Stored records
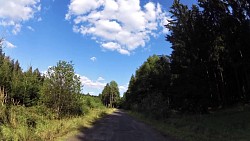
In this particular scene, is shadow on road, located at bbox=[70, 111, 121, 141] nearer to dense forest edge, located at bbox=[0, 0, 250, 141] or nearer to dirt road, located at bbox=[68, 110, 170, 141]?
dirt road, located at bbox=[68, 110, 170, 141]

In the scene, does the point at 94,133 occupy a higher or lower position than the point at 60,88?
lower

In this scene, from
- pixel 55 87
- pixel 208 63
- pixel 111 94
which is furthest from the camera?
pixel 111 94

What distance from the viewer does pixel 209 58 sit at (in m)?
42.8

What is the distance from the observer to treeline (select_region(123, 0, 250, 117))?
38.1 m

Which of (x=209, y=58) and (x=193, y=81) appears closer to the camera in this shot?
(x=209, y=58)

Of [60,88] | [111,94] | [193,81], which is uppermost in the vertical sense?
[111,94]

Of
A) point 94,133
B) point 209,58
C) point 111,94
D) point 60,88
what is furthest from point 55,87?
point 111,94

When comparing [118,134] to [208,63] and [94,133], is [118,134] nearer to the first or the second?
[94,133]

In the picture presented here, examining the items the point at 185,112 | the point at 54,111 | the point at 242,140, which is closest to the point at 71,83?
the point at 54,111

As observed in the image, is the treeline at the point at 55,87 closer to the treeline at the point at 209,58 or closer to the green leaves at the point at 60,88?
the green leaves at the point at 60,88

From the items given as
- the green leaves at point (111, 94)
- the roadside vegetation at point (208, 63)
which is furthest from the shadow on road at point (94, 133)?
the green leaves at point (111, 94)

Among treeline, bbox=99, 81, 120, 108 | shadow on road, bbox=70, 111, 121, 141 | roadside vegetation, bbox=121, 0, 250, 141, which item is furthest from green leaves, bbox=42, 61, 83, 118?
treeline, bbox=99, 81, 120, 108

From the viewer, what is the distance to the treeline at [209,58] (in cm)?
3809

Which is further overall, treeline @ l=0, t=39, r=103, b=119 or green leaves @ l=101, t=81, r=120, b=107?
green leaves @ l=101, t=81, r=120, b=107
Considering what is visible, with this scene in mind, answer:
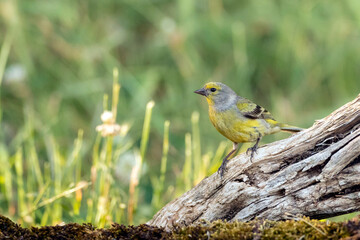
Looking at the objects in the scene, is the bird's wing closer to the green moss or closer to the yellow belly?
the yellow belly

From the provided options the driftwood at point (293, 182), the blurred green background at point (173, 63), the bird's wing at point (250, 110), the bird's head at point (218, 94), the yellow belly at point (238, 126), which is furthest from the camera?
the blurred green background at point (173, 63)

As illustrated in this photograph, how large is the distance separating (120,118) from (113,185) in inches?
88.8

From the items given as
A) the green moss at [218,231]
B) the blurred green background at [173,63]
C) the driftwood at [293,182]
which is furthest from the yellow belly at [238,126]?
the blurred green background at [173,63]

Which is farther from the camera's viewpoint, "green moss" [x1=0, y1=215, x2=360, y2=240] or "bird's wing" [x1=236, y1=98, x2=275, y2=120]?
"bird's wing" [x1=236, y1=98, x2=275, y2=120]

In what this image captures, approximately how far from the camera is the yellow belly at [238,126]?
12.5 ft

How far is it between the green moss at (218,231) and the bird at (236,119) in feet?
4.20

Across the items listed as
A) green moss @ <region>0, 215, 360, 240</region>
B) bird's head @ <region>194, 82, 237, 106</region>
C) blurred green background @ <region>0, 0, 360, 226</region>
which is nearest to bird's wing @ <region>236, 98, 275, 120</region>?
bird's head @ <region>194, 82, 237, 106</region>

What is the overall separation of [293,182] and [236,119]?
3.92 feet

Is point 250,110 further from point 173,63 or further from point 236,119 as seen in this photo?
point 173,63

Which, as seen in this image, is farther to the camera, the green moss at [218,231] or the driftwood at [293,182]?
the driftwood at [293,182]

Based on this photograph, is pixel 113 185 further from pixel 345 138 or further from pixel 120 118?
pixel 120 118

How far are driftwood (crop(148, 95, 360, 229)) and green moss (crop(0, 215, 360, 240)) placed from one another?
0.85 ft

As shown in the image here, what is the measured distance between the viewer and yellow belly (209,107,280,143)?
12.5 ft

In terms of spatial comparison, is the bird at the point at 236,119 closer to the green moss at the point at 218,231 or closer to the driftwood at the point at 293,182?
the driftwood at the point at 293,182
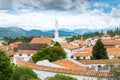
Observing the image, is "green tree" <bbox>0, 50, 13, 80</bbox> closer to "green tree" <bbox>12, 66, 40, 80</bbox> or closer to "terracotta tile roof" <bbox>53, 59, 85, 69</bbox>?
"green tree" <bbox>12, 66, 40, 80</bbox>

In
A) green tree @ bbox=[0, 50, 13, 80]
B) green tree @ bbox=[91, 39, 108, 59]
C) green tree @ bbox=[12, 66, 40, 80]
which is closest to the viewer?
green tree @ bbox=[0, 50, 13, 80]

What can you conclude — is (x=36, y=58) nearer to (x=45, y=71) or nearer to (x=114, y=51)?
(x=45, y=71)

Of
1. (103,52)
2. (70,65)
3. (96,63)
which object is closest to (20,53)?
(103,52)

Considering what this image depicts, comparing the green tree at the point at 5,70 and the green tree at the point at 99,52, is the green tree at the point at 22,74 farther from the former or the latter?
the green tree at the point at 99,52

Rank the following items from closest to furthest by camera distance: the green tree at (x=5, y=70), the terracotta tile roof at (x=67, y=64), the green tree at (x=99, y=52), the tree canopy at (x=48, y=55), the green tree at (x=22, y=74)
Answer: the green tree at (x=5, y=70) < the green tree at (x=22, y=74) < the terracotta tile roof at (x=67, y=64) < the tree canopy at (x=48, y=55) < the green tree at (x=99, y=52)

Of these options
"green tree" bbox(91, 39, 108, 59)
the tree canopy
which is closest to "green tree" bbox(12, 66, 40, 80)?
the tree canopy

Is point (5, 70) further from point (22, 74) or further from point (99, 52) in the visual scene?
point (99, 52)

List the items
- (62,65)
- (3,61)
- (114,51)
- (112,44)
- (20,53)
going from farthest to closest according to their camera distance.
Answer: (112,44)
(20,53)
(114,51)
(62,65)
(3,61)

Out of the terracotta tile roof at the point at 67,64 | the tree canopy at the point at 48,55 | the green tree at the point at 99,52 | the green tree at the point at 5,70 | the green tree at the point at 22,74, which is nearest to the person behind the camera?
the green tree at the point at 5,70

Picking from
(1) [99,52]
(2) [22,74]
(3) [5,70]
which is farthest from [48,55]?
(3) [5,70]

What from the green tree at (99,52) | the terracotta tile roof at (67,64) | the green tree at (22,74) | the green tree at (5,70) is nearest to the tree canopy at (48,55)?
the green tree at (99,52)

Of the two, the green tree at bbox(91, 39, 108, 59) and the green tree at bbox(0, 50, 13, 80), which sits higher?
the green tree at bbox(0, 50, 13, 80)
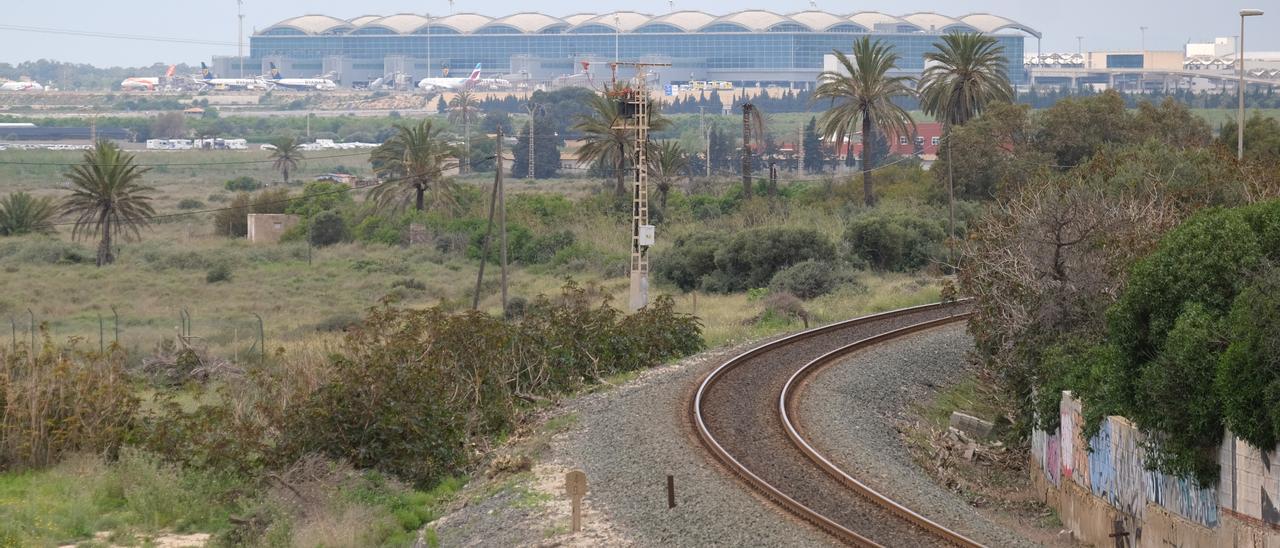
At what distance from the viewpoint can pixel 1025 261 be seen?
2427 cm

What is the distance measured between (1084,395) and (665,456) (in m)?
5.42

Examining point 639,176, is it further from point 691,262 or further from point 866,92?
point 866,92

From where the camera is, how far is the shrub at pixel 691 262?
52.7 m

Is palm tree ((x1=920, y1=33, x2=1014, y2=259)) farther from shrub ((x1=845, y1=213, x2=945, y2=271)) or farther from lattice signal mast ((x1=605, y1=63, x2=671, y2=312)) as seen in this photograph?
lattice signal mast ((x1=605, y1=63, x2=671, y2=312))

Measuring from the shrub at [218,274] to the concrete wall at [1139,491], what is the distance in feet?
141

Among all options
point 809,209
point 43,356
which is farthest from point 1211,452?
point 809,209

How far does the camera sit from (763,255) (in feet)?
166

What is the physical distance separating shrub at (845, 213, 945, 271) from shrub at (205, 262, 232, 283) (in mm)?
24682

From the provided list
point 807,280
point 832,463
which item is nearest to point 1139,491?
point 832,463

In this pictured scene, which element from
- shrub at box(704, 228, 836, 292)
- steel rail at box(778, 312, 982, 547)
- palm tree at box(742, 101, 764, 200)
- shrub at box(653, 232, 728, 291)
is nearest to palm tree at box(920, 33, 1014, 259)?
palm tree at box(742, 101, 764, 200)

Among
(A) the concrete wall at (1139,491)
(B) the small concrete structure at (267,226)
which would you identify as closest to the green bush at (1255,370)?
(A) the concrete wall at (1139,491)

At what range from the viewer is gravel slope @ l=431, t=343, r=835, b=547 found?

Problem statement
Copy each line exactly, from the line containing "From where the" down to the last line of the material, and no other lines.

Final result
From where the camera is, how far is the shrub at pixel 691 262?
52.7 m

Is palm tree ((x1=920, y1=33, x2=1014, y2=259)) farther from shrub ((x1=845, y1=213, x2=945, y2=271)) or farther from lattice signal mast ((x1=605, y1=63, x2=671, y2=312)) as seen in this photograph?
lattice signal mast ((x1=605, y1=63, x2=671, y2=312))

Measuring from the shrub at [218,274] to the concrete wall at [1139,491], what is the distance in feet?
141

Among all options
point 809,209
point 43,356
which is farthest from point 1211,452?
point 809,209

How far does the camera sit from (763,255) (in feet)?
166

What is the physical distance separating shrub at (845, 213, 945, 271) from shrub at (205, 262, 232, 283) (in mm)?
24682

From the provided list
point 807,280
point 832,463
which item is nearest to point 1139,491?
point 832,463

In this pictured scene, which element from
- shrub at box(704, 228, 836, 292)
- steel rail at box(778, 312, 982, 547)
- palm tree at box(742, 101, 764, 200)
- shrub at box(653, 232, 728, 291)
is nearest to palm tree at box(920, 33, 1014, 259)?
palm tree at box(742, 101, 764, 200)

Among
(A) the concrete wall at (1139,491)
(B) the small concrete structure at (267,226)
which would you identify as closest to the green bush at (1255,370)?
(A) the concrete wall at (1139,491)

At what range from the viewer is gravel slope @ l=431, t=343, r=835, b=547 found?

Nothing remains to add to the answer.